ブロックサイズの拡張(1M→2M)を目的としたハードフォークに注目が集まっているけど、ブロックサイズとは別に↓のような問題を解消するためにブロックヘッダの構造についてもそろそろ変更が必要じゃないかと思う。
- extra nonceの確保
現在のハッシュレートではとても既存のnonce領域では足りず、タイムスタンプやコインベースの値がextra nonceとして使われている。 - segwitのコミットメント領域の確保
BIP-141のsegwitはソフトフォークとして提案されており、segwitの署名を含むトランザクションのコミットメントはコインベーストランザクションの出力の1つにOP_RETUNR
を使って追加する仕様になっている。もともとOP_RETUNR
の導入やサイズ拡張については賛否あったのを考えると、それをコアとなる機能の一部として採用するのは皮肉な結果にも思える。本来は従来のマークルルートと同様、ブロックヘッダに専用の領域として定義すべきものだと思う。

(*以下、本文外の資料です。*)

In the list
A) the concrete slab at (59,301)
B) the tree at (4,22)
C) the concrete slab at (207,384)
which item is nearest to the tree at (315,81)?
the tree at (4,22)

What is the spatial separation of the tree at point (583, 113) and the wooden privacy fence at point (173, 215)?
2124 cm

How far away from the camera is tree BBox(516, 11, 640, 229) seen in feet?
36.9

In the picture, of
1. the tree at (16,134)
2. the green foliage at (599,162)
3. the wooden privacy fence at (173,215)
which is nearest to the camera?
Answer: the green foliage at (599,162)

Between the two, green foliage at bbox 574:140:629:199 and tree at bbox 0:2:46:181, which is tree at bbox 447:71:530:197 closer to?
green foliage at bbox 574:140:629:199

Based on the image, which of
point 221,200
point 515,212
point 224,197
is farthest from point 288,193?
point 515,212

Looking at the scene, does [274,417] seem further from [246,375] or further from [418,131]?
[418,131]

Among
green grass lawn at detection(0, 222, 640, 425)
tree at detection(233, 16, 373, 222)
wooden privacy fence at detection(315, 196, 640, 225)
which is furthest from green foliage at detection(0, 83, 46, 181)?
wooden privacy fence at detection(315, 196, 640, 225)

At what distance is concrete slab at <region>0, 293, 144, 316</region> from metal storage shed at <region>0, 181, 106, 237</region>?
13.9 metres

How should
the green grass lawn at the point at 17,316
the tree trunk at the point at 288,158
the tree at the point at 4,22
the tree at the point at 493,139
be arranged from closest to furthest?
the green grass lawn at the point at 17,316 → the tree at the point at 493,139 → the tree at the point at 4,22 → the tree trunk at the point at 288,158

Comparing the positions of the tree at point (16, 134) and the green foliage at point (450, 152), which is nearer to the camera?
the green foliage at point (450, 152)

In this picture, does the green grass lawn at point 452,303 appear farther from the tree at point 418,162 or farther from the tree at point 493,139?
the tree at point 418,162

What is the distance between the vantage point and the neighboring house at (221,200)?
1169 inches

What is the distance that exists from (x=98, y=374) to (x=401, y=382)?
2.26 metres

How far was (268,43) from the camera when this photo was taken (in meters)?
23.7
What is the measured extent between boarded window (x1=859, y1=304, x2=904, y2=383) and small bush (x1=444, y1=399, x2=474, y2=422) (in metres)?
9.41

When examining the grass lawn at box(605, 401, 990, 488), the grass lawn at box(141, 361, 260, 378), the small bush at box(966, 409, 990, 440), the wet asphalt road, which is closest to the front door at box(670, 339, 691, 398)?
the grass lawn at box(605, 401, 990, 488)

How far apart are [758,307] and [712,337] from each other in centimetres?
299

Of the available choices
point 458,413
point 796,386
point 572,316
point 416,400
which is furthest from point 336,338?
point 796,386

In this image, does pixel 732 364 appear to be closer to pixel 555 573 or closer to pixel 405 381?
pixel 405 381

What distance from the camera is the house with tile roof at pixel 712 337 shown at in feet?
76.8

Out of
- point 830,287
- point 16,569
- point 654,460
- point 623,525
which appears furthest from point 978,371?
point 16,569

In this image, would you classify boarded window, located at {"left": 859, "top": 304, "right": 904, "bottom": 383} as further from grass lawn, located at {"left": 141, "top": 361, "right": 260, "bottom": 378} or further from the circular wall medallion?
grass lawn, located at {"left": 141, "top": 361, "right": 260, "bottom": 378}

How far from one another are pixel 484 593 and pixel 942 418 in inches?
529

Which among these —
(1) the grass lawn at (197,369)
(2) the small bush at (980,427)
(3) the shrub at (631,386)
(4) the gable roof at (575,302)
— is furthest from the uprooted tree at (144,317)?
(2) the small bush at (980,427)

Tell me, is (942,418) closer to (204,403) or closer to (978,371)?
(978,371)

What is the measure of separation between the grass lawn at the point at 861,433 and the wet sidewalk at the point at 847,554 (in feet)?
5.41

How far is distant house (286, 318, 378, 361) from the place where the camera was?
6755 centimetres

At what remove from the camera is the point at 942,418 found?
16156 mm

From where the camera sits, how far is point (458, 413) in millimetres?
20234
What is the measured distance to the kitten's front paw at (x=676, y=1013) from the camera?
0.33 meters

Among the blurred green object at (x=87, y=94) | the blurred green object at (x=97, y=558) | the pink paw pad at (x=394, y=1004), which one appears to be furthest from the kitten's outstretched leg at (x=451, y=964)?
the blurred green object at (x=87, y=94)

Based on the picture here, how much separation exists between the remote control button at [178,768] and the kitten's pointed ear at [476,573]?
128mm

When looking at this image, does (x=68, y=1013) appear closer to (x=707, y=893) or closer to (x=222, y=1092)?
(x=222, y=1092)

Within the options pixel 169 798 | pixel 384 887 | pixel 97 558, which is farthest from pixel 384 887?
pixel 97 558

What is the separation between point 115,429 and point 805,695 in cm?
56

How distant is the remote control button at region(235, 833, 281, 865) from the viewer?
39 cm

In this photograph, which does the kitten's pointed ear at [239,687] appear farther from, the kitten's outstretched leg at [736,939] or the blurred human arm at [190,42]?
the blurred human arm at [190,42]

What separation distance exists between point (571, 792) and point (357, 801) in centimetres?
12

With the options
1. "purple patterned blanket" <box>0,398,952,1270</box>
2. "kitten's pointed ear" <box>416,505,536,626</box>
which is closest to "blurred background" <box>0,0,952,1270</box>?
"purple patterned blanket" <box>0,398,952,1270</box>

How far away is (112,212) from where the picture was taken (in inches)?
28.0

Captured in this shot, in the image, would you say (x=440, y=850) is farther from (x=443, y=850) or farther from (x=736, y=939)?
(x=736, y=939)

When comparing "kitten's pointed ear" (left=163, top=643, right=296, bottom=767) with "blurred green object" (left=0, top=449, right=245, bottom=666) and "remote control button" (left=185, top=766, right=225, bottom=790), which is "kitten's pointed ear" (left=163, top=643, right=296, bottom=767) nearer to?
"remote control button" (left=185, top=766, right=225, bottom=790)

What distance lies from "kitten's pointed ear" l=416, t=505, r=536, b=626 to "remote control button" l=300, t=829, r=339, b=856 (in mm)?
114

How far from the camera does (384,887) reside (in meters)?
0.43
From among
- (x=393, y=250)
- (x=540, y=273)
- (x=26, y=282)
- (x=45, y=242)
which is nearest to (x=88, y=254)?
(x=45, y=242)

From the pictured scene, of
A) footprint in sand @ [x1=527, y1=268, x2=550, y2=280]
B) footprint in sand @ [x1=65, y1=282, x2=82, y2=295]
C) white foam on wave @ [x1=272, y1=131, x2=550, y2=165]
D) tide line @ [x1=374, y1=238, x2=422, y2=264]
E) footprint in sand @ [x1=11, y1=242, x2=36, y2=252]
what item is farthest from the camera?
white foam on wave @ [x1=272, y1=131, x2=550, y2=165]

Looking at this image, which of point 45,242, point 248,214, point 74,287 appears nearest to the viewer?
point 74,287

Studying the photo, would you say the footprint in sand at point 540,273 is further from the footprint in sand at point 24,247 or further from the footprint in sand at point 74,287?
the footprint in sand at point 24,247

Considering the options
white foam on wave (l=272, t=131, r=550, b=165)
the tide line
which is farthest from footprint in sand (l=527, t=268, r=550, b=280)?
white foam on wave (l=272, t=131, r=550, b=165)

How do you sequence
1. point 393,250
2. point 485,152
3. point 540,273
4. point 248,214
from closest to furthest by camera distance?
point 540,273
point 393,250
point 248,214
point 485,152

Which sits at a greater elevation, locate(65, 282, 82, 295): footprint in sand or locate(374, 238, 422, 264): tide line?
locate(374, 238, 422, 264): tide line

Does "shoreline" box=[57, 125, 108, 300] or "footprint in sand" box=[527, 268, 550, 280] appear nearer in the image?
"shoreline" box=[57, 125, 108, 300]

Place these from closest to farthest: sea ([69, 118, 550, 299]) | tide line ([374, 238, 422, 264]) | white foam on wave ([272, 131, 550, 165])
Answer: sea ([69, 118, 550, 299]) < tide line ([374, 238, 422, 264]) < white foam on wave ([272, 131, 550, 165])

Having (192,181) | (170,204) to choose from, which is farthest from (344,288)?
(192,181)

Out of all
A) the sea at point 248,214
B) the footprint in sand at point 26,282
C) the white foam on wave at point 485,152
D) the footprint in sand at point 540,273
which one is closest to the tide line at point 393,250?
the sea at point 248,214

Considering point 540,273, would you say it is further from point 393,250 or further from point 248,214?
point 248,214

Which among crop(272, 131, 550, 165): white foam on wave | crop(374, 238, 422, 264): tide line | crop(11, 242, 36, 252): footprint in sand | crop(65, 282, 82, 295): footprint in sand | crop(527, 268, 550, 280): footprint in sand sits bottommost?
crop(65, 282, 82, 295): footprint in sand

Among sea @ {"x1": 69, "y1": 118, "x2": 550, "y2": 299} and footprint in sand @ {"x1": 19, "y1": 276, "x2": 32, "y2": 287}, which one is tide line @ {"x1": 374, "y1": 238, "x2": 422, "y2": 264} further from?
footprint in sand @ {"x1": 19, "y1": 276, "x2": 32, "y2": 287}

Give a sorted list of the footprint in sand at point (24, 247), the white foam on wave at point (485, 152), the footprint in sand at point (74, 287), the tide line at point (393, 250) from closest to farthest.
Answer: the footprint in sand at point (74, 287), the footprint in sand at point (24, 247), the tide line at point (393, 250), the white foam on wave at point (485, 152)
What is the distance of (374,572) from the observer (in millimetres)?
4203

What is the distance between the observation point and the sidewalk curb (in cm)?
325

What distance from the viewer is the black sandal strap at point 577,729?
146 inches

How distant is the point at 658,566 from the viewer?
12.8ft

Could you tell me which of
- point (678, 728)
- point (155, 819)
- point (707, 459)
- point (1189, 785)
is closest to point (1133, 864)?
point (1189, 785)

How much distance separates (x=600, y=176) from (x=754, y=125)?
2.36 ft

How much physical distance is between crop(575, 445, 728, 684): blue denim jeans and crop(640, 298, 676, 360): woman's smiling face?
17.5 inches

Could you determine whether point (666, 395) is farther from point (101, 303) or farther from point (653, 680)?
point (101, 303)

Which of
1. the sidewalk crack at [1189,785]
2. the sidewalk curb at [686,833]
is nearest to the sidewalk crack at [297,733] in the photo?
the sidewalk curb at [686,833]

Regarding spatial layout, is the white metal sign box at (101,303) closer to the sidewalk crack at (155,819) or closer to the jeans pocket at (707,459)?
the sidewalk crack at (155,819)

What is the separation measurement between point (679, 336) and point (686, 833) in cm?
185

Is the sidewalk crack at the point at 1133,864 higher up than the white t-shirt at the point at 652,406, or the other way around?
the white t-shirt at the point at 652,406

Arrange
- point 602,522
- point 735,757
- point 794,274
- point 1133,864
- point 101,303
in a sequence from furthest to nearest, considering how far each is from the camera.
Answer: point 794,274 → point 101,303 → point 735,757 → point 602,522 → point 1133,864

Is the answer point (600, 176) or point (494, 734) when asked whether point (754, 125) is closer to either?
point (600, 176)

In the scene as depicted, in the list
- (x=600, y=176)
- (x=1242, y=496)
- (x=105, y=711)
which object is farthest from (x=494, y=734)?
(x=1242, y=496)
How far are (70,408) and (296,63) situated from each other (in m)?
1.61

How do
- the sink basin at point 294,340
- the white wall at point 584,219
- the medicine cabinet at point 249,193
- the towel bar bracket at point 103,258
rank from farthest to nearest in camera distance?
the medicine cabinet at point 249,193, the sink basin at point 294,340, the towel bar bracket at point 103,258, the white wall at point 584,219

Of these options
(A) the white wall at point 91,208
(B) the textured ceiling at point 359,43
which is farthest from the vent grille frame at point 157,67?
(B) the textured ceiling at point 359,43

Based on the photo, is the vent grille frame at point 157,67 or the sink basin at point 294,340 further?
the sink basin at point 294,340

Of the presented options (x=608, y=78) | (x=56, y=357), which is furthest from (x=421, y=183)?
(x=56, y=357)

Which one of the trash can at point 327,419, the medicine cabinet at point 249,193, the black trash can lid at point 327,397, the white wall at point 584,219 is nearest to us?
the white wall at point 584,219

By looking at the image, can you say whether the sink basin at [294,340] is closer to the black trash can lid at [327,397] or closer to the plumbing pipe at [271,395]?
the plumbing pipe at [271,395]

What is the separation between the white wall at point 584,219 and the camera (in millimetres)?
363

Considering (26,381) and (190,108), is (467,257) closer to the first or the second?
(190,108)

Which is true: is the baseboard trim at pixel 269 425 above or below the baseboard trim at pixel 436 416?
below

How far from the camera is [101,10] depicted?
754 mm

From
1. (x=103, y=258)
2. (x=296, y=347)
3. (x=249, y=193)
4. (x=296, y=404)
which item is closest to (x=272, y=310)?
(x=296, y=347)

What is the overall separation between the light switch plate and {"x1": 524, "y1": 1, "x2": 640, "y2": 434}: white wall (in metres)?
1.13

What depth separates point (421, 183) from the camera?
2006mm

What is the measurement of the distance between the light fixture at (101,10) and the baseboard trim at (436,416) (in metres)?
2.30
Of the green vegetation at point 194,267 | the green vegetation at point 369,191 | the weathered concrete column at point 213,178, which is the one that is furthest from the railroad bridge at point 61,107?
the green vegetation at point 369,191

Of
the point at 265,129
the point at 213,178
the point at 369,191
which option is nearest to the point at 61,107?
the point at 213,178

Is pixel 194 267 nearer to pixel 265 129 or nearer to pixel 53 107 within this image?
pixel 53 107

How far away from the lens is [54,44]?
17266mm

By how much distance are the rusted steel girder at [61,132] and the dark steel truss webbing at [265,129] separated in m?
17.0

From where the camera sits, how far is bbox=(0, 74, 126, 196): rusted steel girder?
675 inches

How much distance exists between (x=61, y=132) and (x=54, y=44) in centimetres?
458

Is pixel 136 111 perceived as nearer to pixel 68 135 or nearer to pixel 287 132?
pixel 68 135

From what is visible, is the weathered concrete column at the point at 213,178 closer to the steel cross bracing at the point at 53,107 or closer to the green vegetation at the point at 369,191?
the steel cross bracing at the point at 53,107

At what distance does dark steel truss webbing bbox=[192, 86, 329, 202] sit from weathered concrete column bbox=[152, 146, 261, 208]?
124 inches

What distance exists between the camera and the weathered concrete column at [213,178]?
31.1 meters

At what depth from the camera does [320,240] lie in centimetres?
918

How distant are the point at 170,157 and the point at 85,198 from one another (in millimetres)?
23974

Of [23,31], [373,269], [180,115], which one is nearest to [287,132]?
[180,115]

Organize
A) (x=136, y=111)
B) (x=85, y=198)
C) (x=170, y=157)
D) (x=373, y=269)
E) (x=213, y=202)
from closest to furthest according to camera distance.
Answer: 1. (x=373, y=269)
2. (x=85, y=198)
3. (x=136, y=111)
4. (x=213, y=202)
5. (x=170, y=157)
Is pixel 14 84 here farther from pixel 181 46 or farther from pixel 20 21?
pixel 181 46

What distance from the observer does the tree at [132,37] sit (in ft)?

ただ、このようなブロックヘッダの構造に変更を加える場合は当然ながらハードフォークが発生する。
ハードフォークが行われるとチェーンの分岐が考えられ、チェーンの分岐を技術的に防ぐことは現状不可能で、社会的なコンセンサスの形成が必要になる。
というのを考慮するとハードフォークは気軽に行えないので、個人的にはサイズ拡張だけでなく↑のようなブロックヘッダの拡張も合わせて計画し、実施した方が現実的なんじゃないかと思う。(まぁ何を加える加えないで政治的対立がまた発生しそうな気もする)
ではどういう拡張が考えられるのか、ハードフォークに関するリサーチが↓のサイトにまとめられている。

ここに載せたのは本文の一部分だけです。